WHAT IS BEING ASKED =
In the material, revise the lines from the one containing "From the scene" through the one containing "Answer: 1. the tall tree trunk at point 64,18", replacing "green bush" with "green shrub" and leaving everything else unchanged. Return only those revised lines.

WORKING DATA =
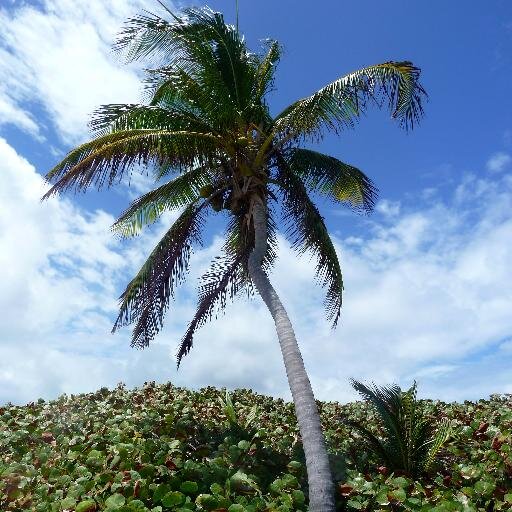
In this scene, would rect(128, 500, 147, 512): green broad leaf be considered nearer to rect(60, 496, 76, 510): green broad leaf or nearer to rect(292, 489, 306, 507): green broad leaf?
rect(60, 496, 76, 510): green broad leaf

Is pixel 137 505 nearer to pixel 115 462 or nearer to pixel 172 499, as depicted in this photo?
pixel 172 499

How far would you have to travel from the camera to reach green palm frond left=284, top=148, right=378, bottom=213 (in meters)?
11.6

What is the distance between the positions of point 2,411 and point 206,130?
6.97 meters

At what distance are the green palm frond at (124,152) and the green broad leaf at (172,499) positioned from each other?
5.13 m

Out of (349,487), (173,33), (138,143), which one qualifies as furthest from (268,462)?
(173,33)

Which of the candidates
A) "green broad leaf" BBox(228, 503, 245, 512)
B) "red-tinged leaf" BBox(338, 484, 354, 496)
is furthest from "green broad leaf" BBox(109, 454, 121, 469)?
"red-tinged leaf" BBox(338, 484, 354, 496)

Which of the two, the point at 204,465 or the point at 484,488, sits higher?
the point at 204,465

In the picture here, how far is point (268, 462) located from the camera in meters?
8.70

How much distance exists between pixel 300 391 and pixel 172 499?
2.37 m

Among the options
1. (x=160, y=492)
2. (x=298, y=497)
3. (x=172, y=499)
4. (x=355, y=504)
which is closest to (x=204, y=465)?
(x=160, y=492)

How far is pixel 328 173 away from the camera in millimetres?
11695

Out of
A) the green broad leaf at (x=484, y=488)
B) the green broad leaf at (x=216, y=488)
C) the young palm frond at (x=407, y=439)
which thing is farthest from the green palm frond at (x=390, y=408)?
the green broad leaf at (x=216, y=488)

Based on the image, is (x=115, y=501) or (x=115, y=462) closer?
(x=115, y=501)

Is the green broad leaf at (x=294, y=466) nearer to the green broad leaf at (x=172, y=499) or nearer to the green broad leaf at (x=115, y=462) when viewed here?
the green broad leaf at (x=172, y=499)
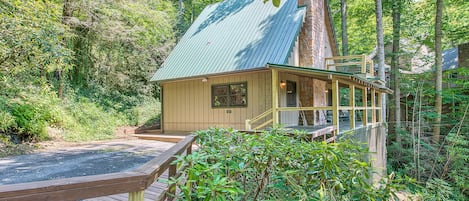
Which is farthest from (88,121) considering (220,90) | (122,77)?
(220,90)

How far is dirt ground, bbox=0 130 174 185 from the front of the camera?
15.5ft

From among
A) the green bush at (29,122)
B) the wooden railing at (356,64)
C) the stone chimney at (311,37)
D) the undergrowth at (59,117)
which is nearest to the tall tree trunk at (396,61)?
the wooden railing at (356,64)

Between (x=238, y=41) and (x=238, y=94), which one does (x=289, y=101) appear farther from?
(x=238, y=41)

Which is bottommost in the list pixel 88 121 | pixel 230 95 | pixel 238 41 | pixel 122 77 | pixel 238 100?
pixel 88 121

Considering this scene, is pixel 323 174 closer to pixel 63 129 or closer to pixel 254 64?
pixel 254 64

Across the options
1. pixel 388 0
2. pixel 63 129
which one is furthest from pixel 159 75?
pixel 388 0

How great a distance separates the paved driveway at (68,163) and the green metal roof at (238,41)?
12.1ft

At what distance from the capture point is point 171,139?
927 cm

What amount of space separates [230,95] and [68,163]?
5310 mm

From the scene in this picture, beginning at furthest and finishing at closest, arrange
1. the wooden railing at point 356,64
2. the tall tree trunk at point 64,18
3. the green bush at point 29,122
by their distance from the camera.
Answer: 1. the tall tree trunk at point 64,18
2. the wooden railing at point 356,64
3. the green bush at point 29,122

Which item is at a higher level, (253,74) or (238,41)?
(238,41)

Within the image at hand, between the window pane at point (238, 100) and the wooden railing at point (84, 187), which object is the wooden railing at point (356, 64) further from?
the wooden railing at point (84, 187)

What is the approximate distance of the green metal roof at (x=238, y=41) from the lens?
866cm

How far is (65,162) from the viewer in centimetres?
584
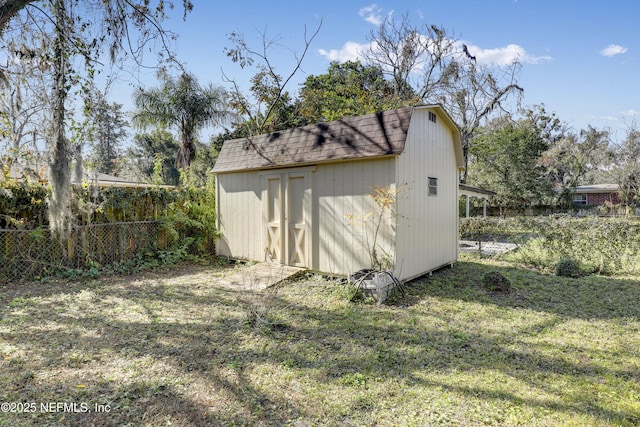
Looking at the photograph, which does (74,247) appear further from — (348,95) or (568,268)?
(348,95)

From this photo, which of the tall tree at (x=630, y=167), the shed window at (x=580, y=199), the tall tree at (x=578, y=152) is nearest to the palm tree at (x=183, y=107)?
the tall tree at (x=578, y=152)

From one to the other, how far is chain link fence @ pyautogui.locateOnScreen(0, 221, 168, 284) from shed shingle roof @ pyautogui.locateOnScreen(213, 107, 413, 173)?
7.59 feet

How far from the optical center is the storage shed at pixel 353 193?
5.67 m

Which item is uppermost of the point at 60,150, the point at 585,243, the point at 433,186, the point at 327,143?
the point at 327,143

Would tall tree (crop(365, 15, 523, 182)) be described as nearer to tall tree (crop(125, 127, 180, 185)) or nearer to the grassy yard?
the grassy yard

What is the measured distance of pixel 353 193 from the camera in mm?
5996

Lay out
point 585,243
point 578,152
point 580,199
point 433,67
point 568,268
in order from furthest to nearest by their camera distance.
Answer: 1. point 580,199
2. point 578,152
3. point 433,67
4. point 585,243
5. point 568,268

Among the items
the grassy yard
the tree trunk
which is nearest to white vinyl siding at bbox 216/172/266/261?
the grassy yard

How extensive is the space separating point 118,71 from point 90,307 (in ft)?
11.0

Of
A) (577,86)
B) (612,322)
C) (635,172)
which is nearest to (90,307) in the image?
(612,322)

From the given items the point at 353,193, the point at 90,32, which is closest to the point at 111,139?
the point at 90,32

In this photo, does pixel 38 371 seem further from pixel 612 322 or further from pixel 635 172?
pixel 635 172

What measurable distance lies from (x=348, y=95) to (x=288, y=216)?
12.0 meters

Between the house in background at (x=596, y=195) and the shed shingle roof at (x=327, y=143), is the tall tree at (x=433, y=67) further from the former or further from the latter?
the house in background at (x=596, y=195)
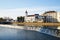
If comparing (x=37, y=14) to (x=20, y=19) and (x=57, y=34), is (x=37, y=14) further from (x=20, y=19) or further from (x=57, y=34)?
(x=57, y=34)

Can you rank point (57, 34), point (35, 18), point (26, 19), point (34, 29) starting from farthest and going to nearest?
point (26, 19) < point (35, 18) < point (34, 29) < point (57, 34)

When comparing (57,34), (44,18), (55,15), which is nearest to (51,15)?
(55,15)

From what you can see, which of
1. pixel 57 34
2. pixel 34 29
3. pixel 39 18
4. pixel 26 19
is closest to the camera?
pixel 57 34

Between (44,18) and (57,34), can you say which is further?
(44,18)

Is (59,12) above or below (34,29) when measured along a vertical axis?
above

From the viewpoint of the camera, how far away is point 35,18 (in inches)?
2318

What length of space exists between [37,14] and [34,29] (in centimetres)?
3033

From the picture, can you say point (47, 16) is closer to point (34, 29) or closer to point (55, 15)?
point (55, 15)

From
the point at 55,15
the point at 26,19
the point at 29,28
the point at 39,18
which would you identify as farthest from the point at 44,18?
the point at 29,28

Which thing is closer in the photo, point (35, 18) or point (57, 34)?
point (57, 34)

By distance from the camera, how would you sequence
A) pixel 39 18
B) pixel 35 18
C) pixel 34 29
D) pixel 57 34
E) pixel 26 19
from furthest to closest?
pixel 26 19, pixel 35 18, pixel 39 18, pixel 34 29, pixel 57 34

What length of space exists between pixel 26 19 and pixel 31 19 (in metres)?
2.69

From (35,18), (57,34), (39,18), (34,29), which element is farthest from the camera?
(35,18)

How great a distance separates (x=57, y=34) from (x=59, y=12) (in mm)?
35240
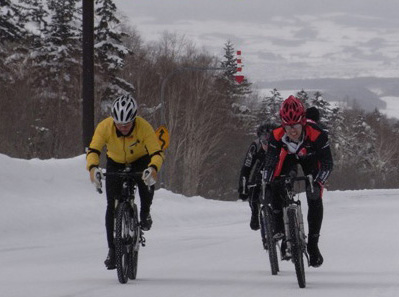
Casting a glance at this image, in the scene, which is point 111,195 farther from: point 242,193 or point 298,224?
point 242,193

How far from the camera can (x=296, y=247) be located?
8391mm

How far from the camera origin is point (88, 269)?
10812mm

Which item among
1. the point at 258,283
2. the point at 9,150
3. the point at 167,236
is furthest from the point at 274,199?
the point at 9,150

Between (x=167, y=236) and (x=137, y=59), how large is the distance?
47179 millimetres

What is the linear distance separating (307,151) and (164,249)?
5219 mm

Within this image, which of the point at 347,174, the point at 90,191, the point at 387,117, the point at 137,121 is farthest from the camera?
the point at 387,117

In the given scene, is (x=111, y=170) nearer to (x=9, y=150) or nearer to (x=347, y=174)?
(x=9, y=150)

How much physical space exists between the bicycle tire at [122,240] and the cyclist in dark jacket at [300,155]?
1491 mm

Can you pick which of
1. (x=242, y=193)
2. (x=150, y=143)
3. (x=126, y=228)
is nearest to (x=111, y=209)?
(x=126, y=228)

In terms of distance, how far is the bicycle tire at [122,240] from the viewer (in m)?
8.68

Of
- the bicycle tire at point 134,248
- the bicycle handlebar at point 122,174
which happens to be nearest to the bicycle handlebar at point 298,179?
the bicycle handlebar at point 122,174

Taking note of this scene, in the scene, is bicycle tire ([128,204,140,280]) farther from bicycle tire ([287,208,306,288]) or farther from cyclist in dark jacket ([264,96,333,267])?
bicycle tire ([287,208,306,288])

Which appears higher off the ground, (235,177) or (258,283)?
(258,283)

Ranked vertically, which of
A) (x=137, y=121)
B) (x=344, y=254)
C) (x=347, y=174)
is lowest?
(x=347, y=174)
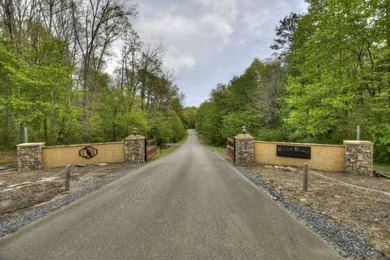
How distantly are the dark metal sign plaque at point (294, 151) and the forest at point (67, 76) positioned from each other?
13.1 meters

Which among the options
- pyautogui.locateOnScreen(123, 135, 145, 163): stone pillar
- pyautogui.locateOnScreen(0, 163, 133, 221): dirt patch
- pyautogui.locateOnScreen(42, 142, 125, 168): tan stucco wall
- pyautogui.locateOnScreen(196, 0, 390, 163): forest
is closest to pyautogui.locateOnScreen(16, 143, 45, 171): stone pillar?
pyautogui.locateOnScreen(42, 142, 125, 168): tan stucco wall

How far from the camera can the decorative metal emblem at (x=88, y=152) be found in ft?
39.2

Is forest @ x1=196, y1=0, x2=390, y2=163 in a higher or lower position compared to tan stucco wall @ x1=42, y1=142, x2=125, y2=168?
higher

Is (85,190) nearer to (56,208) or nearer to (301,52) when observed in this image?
(56,208)

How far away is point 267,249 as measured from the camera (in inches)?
139

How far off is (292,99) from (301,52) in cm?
339

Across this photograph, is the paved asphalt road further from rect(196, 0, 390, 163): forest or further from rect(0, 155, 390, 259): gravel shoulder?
rect(196, 0, 390, 163): forest

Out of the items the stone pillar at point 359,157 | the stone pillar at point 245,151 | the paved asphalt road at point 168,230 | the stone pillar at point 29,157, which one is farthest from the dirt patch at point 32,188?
the stone pillar at point 359,157

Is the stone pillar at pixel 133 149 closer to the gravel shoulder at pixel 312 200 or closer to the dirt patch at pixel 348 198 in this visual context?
the gravel shoulder at pixel 312 200

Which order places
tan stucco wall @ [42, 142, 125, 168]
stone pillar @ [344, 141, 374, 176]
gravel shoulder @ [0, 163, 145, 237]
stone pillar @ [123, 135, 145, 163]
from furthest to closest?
stone pillar @ [123, 135, 145, 163]
tan stucco wall @ [42, 142, 125, 168]
stone pillar @ [344, 141, 374, 176]
gravel shoulder @ [0, 163, 145, 237]

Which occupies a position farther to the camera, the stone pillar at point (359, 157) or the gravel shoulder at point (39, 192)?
the stone pillar at point (359, 157)

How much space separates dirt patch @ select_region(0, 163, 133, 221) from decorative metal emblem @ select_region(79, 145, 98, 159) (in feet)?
4.07

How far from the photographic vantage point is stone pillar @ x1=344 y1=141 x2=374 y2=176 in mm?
9625

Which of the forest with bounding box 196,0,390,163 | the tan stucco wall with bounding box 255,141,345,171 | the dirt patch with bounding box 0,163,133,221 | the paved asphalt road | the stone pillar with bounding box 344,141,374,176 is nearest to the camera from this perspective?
the paved asphalt road
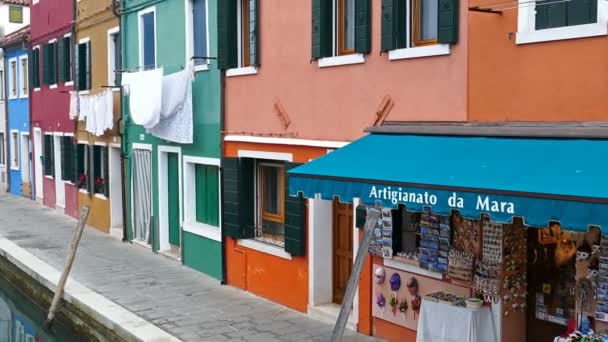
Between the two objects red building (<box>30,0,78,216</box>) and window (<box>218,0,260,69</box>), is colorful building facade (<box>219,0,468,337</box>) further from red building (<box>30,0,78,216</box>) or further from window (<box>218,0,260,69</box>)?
red building (<box>30,0,78,216</box>)

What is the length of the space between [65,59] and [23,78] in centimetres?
724

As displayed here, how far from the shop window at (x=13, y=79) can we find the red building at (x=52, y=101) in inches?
138

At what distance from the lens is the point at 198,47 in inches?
569

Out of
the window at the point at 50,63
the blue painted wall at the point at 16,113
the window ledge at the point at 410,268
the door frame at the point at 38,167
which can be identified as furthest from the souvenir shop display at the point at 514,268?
the blue painted wall at the point at 16,113

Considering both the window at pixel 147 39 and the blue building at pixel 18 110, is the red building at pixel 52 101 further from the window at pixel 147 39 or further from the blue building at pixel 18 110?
the window at pixel 147 39

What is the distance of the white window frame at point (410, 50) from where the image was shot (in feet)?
27.8

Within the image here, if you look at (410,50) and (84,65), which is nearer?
(410,50)

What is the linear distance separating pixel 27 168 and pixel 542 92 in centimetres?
2580

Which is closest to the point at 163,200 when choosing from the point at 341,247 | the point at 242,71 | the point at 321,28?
the point at 242,71

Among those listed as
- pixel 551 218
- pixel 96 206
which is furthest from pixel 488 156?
pixel 96 206

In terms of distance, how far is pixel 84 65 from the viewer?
70.3 feet

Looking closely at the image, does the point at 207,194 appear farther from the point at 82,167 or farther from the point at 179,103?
the point at 82,167

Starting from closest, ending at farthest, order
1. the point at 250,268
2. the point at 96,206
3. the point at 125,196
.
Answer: the point at 250,268, the point at 125,196, the point at 96,206

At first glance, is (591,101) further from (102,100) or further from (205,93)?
(102,100)
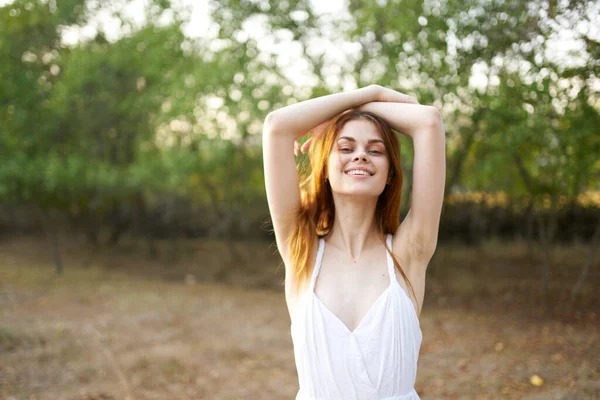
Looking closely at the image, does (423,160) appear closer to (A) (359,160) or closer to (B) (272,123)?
(A) (359,160)

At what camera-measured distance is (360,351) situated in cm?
180

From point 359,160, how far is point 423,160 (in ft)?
0.78

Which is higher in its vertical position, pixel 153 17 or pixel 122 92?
pixel 153 17

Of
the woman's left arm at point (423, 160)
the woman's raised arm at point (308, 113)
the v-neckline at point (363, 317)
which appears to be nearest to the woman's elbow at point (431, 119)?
the woman's left arm at point (423, 160)

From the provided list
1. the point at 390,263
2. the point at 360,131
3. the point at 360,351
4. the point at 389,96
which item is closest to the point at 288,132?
the point at 360,131

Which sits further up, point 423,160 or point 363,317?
point 423,160

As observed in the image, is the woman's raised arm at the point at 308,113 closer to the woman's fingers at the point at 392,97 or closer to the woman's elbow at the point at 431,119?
the woman's fingers at the point at 392,97

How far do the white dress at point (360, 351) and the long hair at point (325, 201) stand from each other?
0.16 m

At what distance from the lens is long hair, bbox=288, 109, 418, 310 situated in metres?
1.96

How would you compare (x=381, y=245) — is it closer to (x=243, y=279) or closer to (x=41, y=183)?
(x=243, y=279)

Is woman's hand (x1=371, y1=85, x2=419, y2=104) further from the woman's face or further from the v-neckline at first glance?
the v-neckline

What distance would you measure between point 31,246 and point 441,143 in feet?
54.6

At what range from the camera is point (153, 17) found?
1134 cm

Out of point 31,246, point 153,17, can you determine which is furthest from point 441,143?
point 31,246
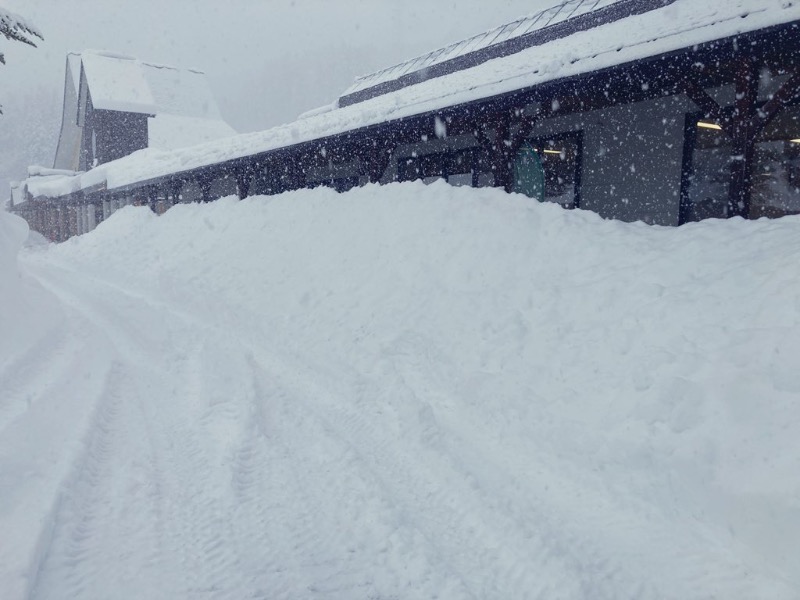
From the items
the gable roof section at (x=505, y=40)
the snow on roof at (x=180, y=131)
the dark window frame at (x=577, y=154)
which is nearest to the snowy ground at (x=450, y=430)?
the dark window frame at (x=577, y=154)

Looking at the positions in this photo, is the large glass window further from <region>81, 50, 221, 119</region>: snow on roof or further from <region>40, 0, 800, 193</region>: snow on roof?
<region>81, 50, 221, 119</region>: snow on roof

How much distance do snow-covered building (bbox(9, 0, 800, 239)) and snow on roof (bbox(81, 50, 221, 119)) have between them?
20.1 metres

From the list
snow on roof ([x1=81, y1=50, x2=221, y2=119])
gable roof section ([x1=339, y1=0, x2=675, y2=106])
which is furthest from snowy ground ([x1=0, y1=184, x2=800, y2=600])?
snow on roof ([x1=81, y1=50, x2=221, y2=119])

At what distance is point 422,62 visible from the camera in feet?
60.4

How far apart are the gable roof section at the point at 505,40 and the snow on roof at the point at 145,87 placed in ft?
58.7

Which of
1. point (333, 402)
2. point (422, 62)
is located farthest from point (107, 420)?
point (422, 62)

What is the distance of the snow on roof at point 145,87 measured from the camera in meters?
30.9

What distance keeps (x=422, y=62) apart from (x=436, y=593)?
18.6 metres

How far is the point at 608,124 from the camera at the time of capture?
32.1 ft

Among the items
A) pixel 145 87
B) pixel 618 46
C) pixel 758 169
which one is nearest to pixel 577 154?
pixel 758 169

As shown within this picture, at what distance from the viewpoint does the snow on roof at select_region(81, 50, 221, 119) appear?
30.9 meters

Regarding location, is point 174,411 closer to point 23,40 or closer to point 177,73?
point 23,40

SOLUTION TO THE PROBLEM =
From the scene in this picture, beginning at furthest and finishing at closest, arrange
1. the wooden railing at point 356,64
2. the tall tree trunk at point 64,18
3. the green shrub at point 29,122
by their distance from the camera.
Answer: 1. the tall tree trunk at point 64,18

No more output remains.